Problem description:
Answer these questions from the text on fixed-function accelerators:
1. Which address space do the high bits 10 select?
2. What happens when 2 is written to the COMMAND register?
3. What is the smallest value allowed for CTRL_SIZE?

Text block:
Fixed-Function Accelerators

The accel driver can be used for easy integration of custom fixed-function accelerators through a standardized hardware interface and a standardized procedure for enqueuing commands.

Interface

The control register interface for the fixed-function accelerators is quite simple. The address space of the device is split into four regions, the size of which is determined by the largest of the memories in these regions. Therefore, the region is selected with the highest bits of the address space of the accelerator:

High bits Address Space
00 Control registers
01 Instruction memory
10 Data memory
11 Parameter memory

The size of the memories is read from the control registers, which is sufficient to determine the size of the address space of the accelerator as well as the offsets of each memory. The control registers are also used to control the execution of the accelerator:

Offset Name Description
0x000 STATUS Status of the accelerator. Bit 0 is high when the execution is stalled due to any reason, bit 1 is high when the external stall signal is active, and bit 2 is high when the accelerator reset is active.
0x100 AQL_READ_IDX_LOW Read index of the AQL queue (low 32 bits). Read only.
0x104 AQL_READ_IDX_HIGH Read index of the AQL queue (high 32 bits). Read only.
0x108 AQL_WRITE_IDX_LOW Write index of the AQL queue (low 32 bits). Writing to this register increments the 64-bit value.
0x10C AQL_WRITE_IDX_HIGH Write index of the AQL queue (high 32 bits). Read only.
0x200 COMMAND Command register to control execution. Writing 1 to this register resets the accelerator, writing 2 lifts reset and external stall, and writing 4 enables the external stall signal, pausing execution.
0x300 DEVICE_CLASS Device class (vendor ID) of the accelerator. Currently unused by the driver.
0x304 DEVICE_ID Device ID of the accelerator. Currently unused by the driver.
0x308 INTERFACE_TYPE Version number of the interface. This describes interface version 2.
0x30C CORE_COUNT Core count of the accelerator. Multicore devices are currently not supported.
0x310 CTRL_SIZE Size of control memory (this register space) in bytes. Must be at least 1024.

Information provided:
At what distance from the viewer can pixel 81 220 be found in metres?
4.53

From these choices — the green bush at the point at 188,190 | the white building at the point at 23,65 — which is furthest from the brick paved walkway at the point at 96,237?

Task answer:
1. Data memory.
2. Reset and external stall are lifted.
3. 1024 bytes.